* SUPPLIED RECORDS

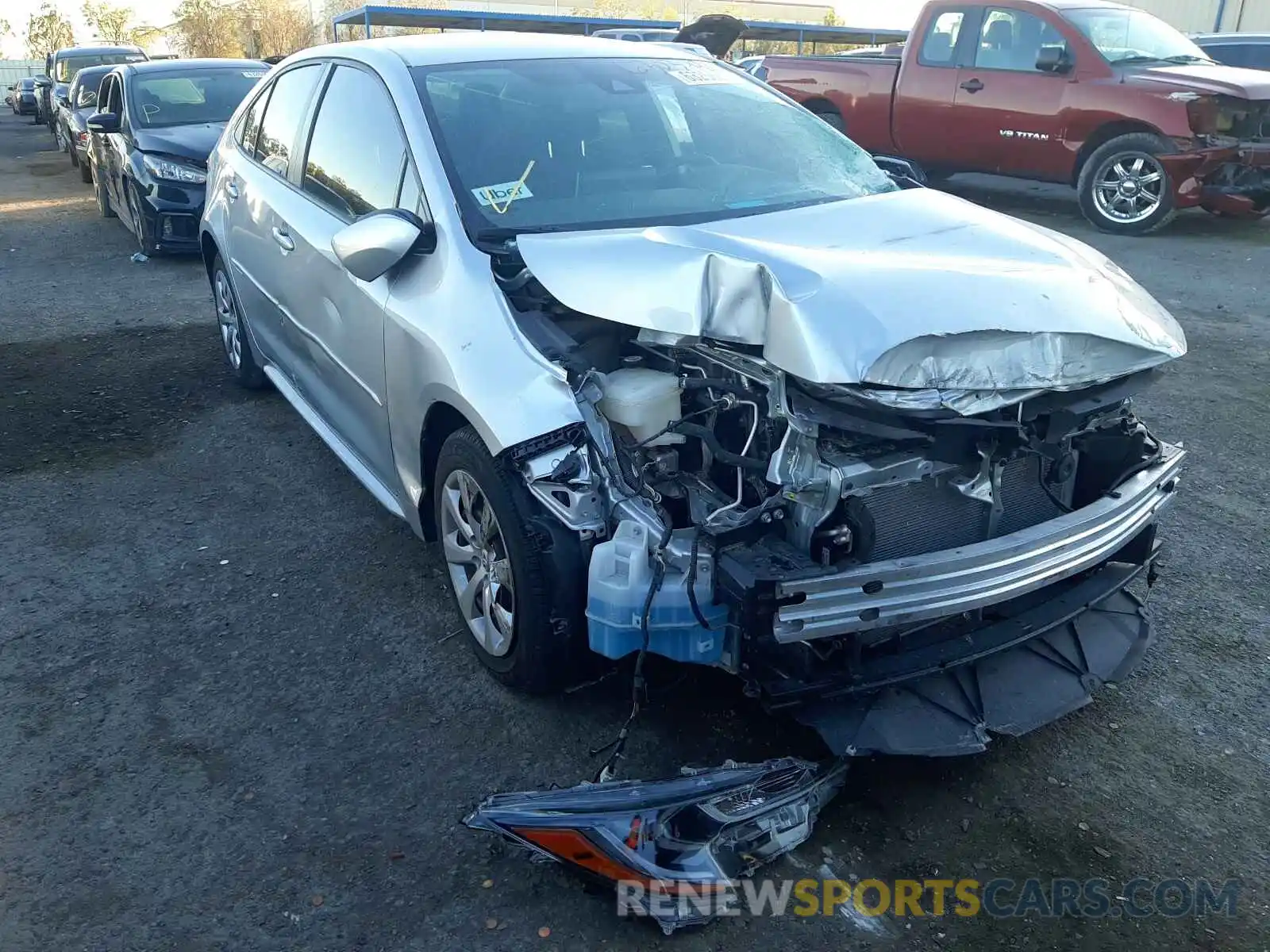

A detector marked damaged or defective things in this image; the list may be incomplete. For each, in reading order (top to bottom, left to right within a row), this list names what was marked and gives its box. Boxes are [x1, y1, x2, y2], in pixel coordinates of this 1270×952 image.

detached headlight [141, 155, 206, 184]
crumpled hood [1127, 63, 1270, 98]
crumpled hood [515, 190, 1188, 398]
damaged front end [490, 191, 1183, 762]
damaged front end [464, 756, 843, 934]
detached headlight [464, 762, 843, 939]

* EXERCISE AIM
Reproduce every line of the records above word for word, leaving out the pictures.

* FULL SOLUTION
A detector marked damaged or defective things in this image; the list may be incomplete. For each, in reading order (top to bottom, left to right within a row), this list names what was marked and gives its box. Boxes are [x1, y1, x2, y2], in pixel coordinates of this 1270×952 image.

detached headlight [141, 155, 206, 184]
crumpled hood [1127, 63, 1270, 98]
crumpled hood [515, 190, 1188, 398]
damaged front end [490, 191, 1183, 762]
damaged front end [464, 756, 843, 934]
detached headlight [464, 762, 843, 939]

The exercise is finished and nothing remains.